• [WHAT TO PRODUCE]: Nothing should appear in the answer except the lines from the one containing "detections for frame 2" through the end of the records below, written out exactly.

[DATA — start]

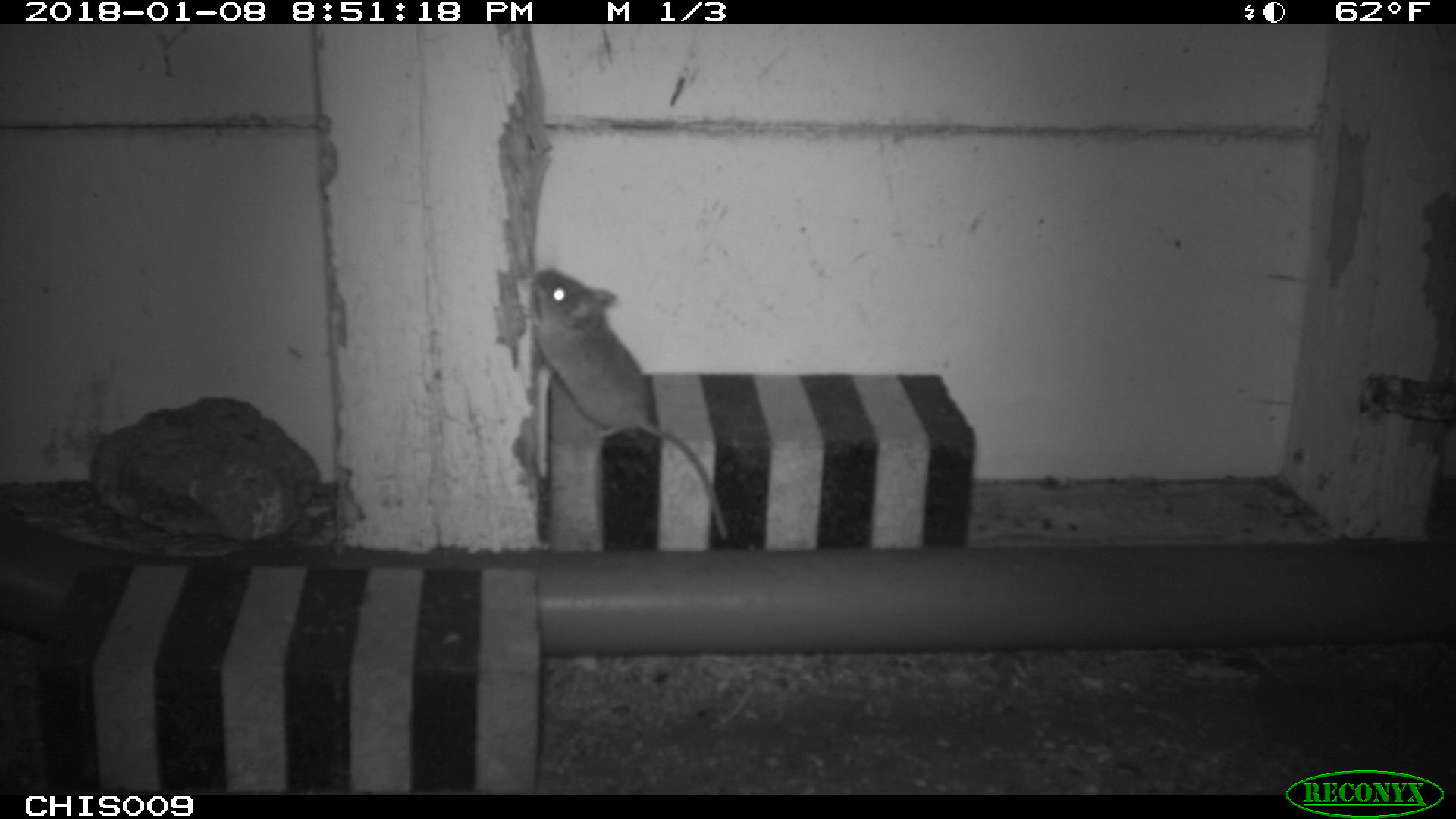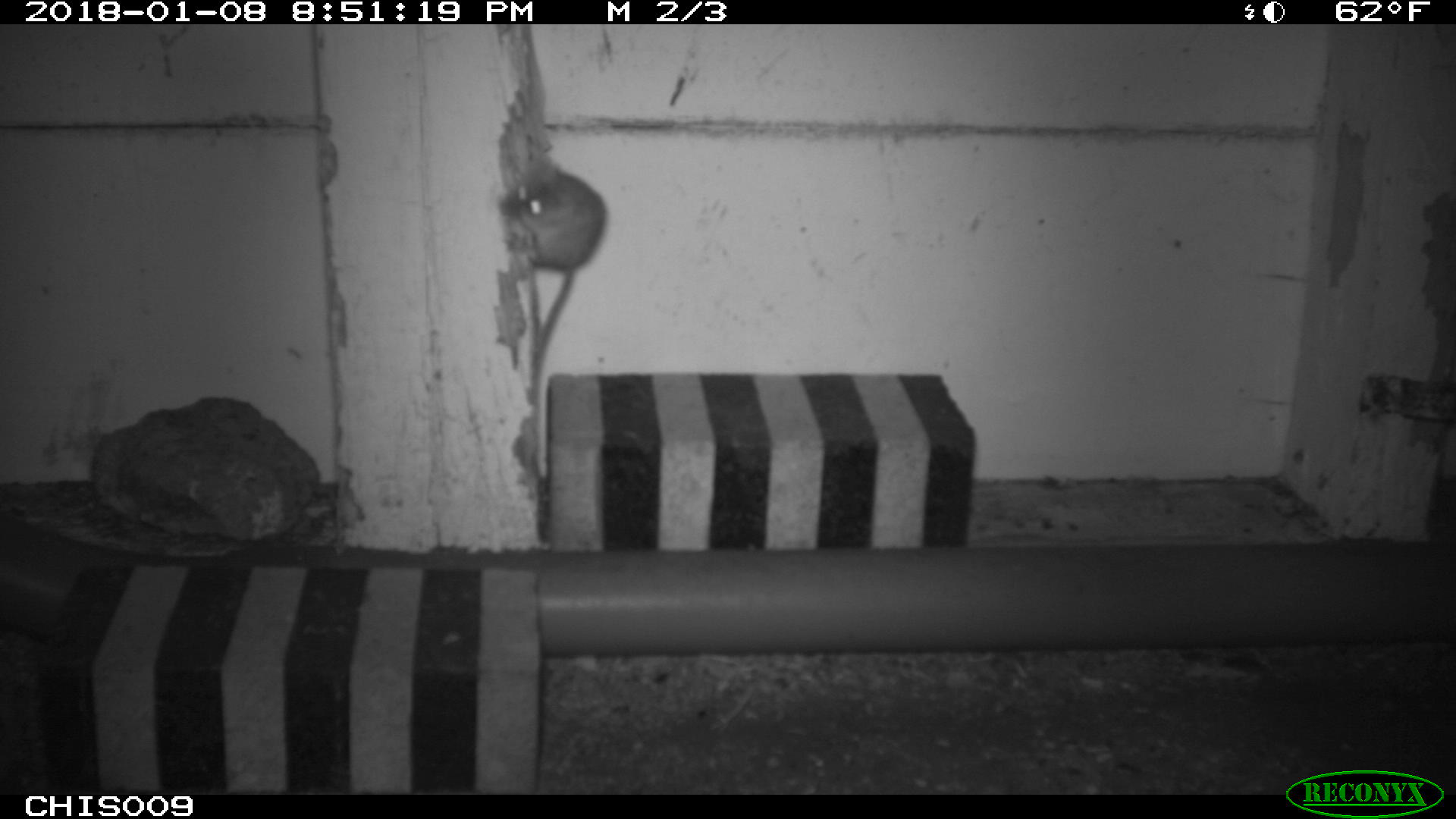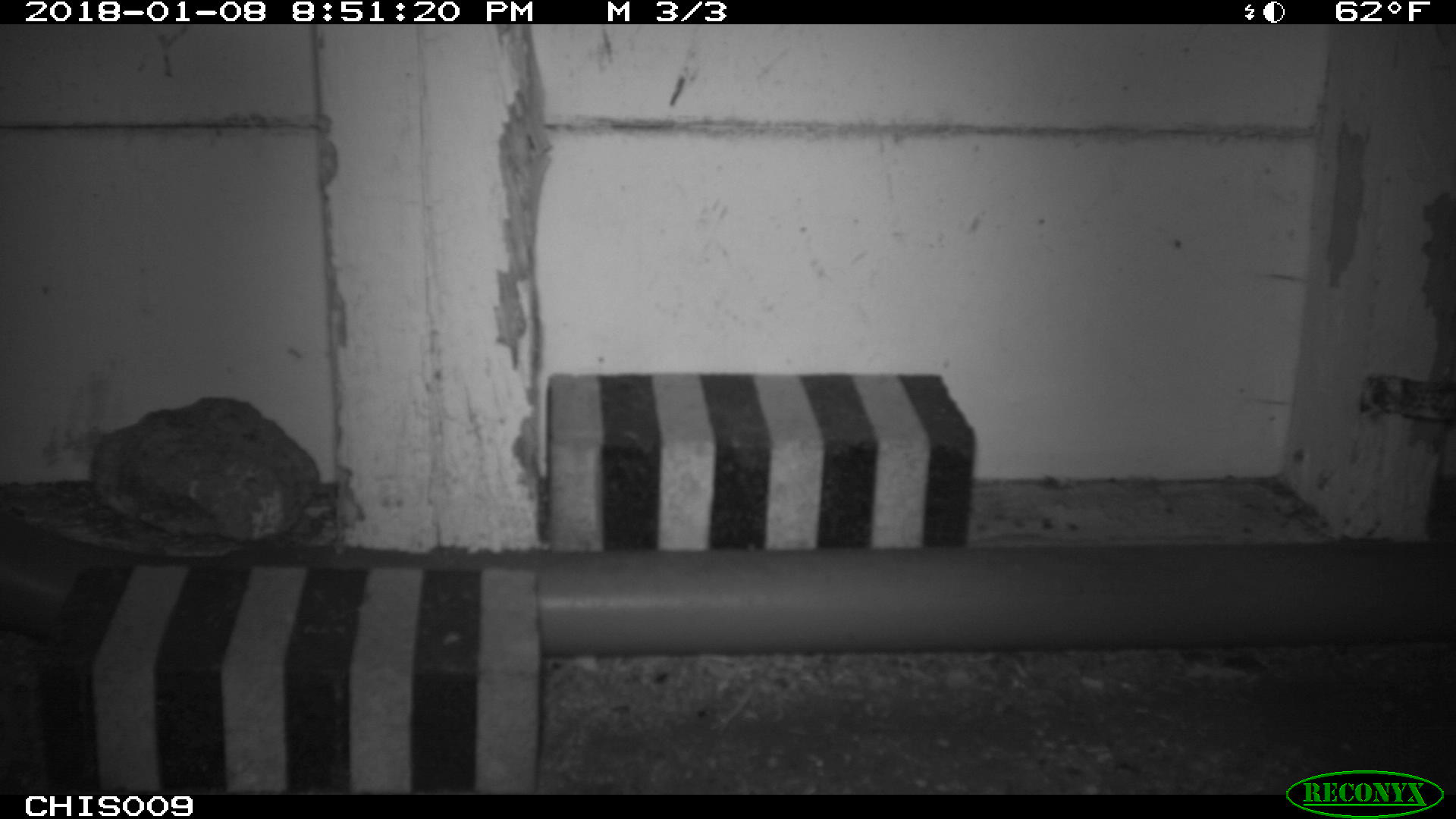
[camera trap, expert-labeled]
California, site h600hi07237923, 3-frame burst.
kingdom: Animalia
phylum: Chordata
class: Mammalia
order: Rodentia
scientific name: Rodentia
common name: rodent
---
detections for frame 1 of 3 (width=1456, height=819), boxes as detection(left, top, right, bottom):
rodent: detection(531, 268, 727, 540)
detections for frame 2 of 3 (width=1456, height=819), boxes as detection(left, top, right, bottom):
rodent: detection(497, 168, 607, 390)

[DATA — finish]

• [WRITTEN SOLUTION]:
detections for frame 2 of 3 (width=1456, height=819), boxes as detection(left, top, right, bottom):
rodent: detection(497, 168, 607, 390)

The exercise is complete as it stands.